Exercise goal — Where does the string "scientific" appear in the material? Copy each line that holds it.
[[ Information supplied open ]]
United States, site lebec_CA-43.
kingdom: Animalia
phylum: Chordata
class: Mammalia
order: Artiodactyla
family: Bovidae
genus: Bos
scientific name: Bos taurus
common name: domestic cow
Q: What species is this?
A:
[[ Information supplied closed ]]
[[ Information supplied open ]]
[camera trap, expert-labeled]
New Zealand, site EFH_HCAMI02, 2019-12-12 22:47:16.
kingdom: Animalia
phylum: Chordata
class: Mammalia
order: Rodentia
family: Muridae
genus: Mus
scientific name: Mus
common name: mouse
[[ Information supplied closed ]]
[[ Information supplied open ]]
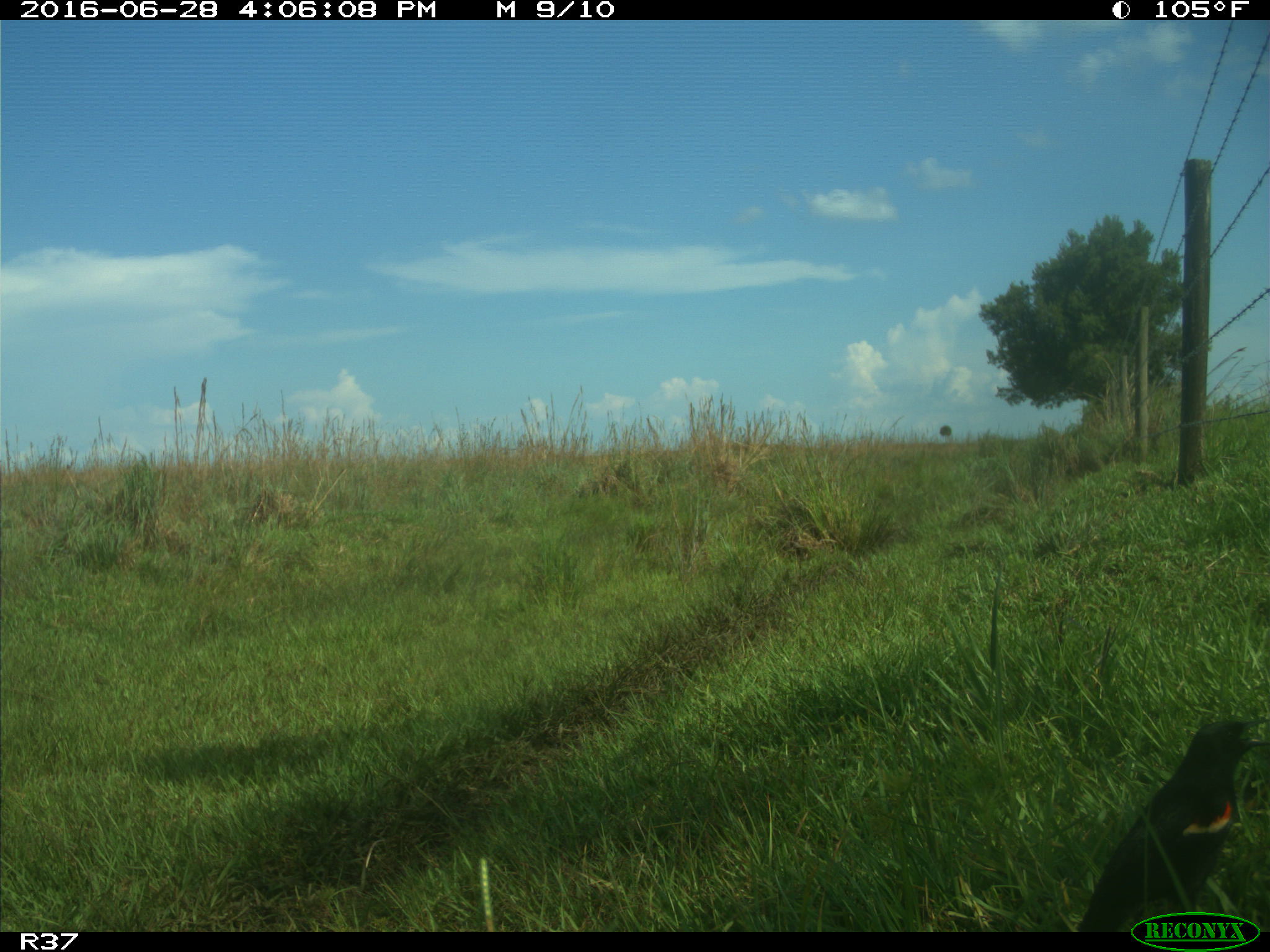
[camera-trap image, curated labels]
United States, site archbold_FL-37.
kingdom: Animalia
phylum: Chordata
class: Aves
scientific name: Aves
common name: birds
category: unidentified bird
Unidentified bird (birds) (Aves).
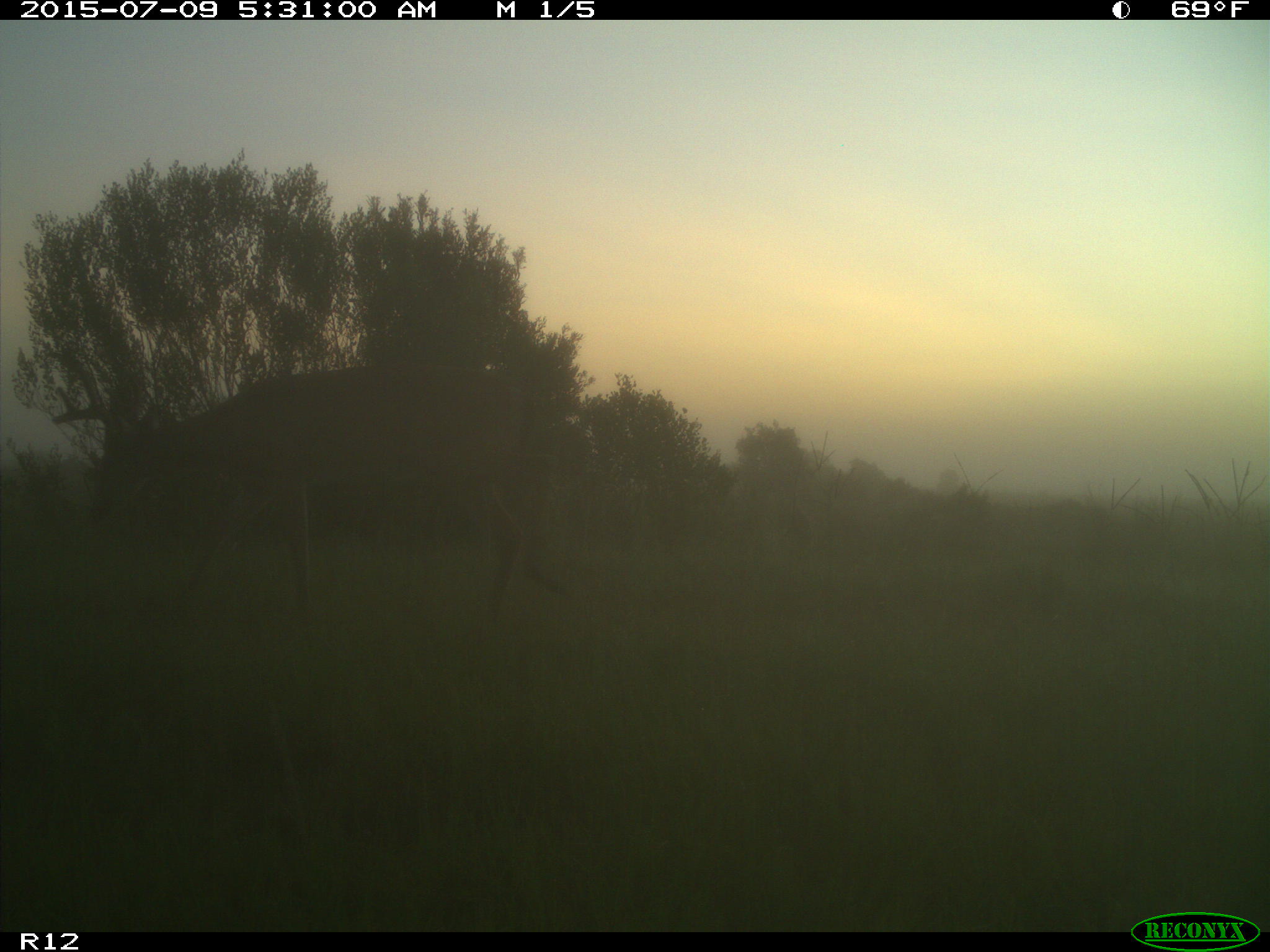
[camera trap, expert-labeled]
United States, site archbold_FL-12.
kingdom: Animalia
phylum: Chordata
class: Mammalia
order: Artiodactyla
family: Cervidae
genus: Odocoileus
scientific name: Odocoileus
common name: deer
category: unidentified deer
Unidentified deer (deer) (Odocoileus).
[[ Information supplied closed ]]
Exercise solution —
scientific name: Bos taurus
scientific name: Mus
scientific name: Aves
scientific name: Odocoileus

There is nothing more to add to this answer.